Use a cash-out remortgage only if you’re improving your home’s value. Otherwise, it’s just debt in disguise.
Regulations Are Tightening
In 2024, New Zealand’s Reserve Bank introduced stricter lending rules. Banks now have to prove you can afford repayments even if rates rise another 2%. That means tighter affordability tests. If you’ve got a variable income, are self-employed, or have other debts, you might not qualify for the new loan-even if you had no trouble getting your original one.Some lenders have stopped offering remortgages to people with LVRs above 80%. Others require proof of six months’ savings. If your financial situation changed since you got your first mortgage, you could be turned down. And then you’re stuck with your old loan and no backup plan.
What If You Regret It?
Once you sign, you’re locked in. There’s no cooling-off period for mortgages in New Zealand. If you realize your new lender is slow to respond, has poor customer service, or charges hidden fees later, you’re stuck. Switching again means going through all the fees and credit checks again.Some people regret remortgaging because they didn’t read the fine print. One woman in Wellington switched to a "no-fee" mortgage, only to find out later she had to pay $1,200 every year for a "service fee". She didn’t know it was buried in the contract. She ended up paying $6,000 more over five years.
Always get a copy of the full contract. Read every line. Ask for clarification on anything unclear. If the lender won’t explain it, walk away.
Is remortgaging worth it if I just want a lower monthly payment?
Not always. Lower monthly payments often come from extending your loan term, which means you pay more interest over time. If you’re only saving $100-$200 a month but your fees are $5,000, it’ll take years to break even. Only do it if you plan to stay in your home for at least four years and are saving at least 0.75% on your interest rate.
Can I remortgage if I have bad credit?
It’s harder. Lenders in New Zealand now require stronger credit histories, especially if your loan-to-value ratio is above 80%. If your credit score dropped due to missed payments or high credit card balances, you may be declined-or offered a much higher rate. Focus on improving your credit first before applying.
How long should I wait before remortgaging?

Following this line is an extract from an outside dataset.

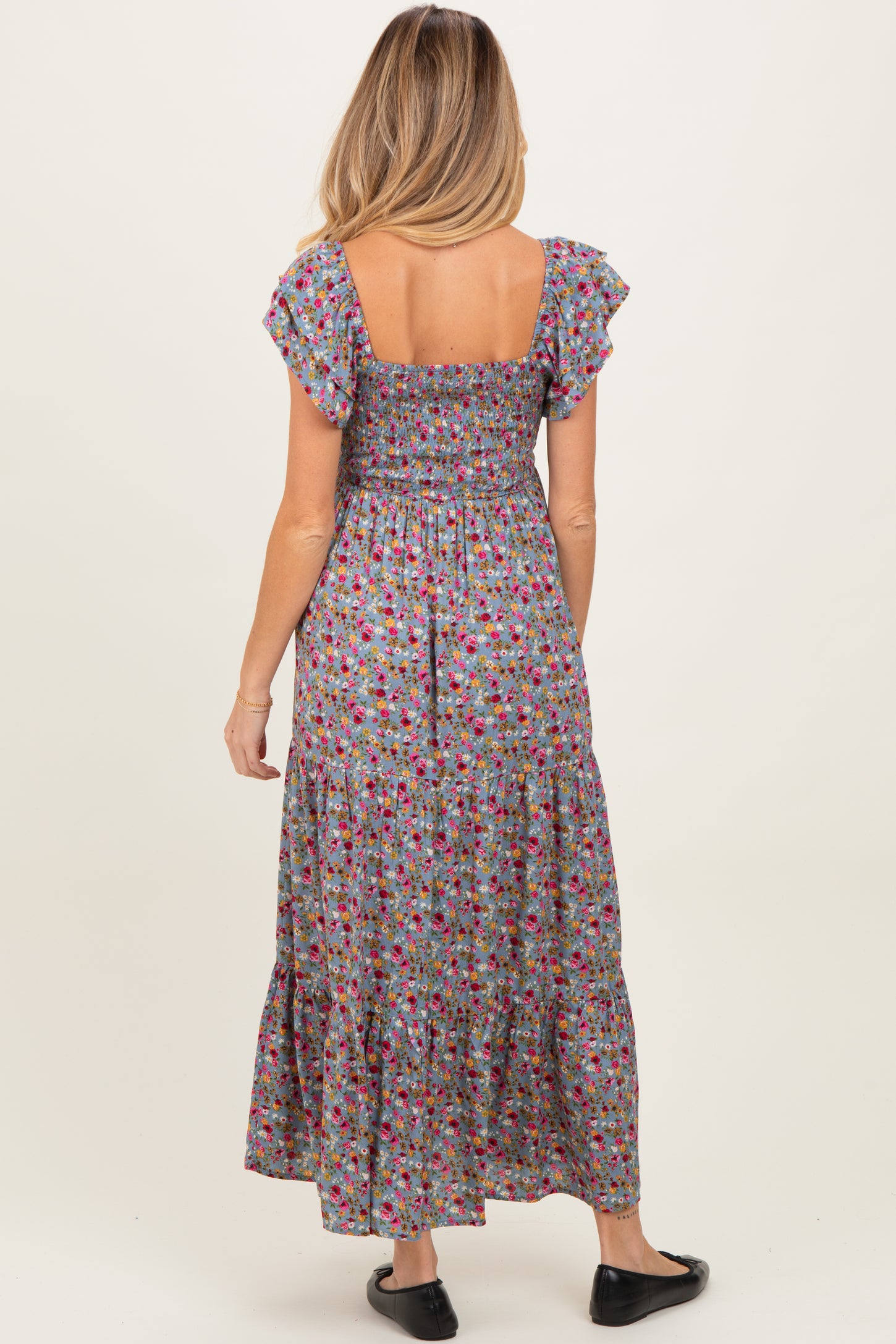 woman wearing a floral print maternity maxi dress with short ruffle sleeves and a smocked bodice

Wait until your fixed-rate term ends to avoid early repayment charges. If you’re on a variable rate, wait at least 18 months. That gives you time to build equity and improve your credit. Most experts recommend waiting two to three years before considering a switch.
Do I need a solicitor to remortgage?
Yes. In New Zealand, it’s legally required to use a solicitor for mortgage changes. They handle the paperwork, title transfers, and ensure everything is registered correctly. Don’t skip this step-even if your lender offers a "free conveyancing" deal. Those deals often come with hidden costs or lower-quality service.

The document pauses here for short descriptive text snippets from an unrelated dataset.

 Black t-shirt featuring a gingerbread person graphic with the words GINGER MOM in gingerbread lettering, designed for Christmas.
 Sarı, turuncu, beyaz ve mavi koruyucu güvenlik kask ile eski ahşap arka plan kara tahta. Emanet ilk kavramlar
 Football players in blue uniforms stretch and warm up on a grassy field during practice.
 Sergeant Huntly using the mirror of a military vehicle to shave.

What’s the biggest mistake people make when remortgaging?
They focus only on the interest rate. The real cost is in fees, loan term length, and future rate resets. Many people end up paying more over time because they didn’t look beyond the first year. Always run the numbers for the full life of the loan, not just the first 12 months.
Final Thought: Is This Really the Right Move?
Remortgaging isn’t a magic solution. It’s a financial tool-and like any tool, it can cut both ways. If you’re doing it to save money, make sure you’re actually saving. If you’re doing it to get cash, ask yourself if you really need to borrow more against your home. And if you’re just bored with your lender, consider whether a phone call to your current bank might get you a better deal without all the hassle.The best remortgage is the one you don’t do. But if you’ve done your homework, run the numbers, and still think it’s right-then go ahead. Just don’t let a low monthly payment blind you to the long-term cost.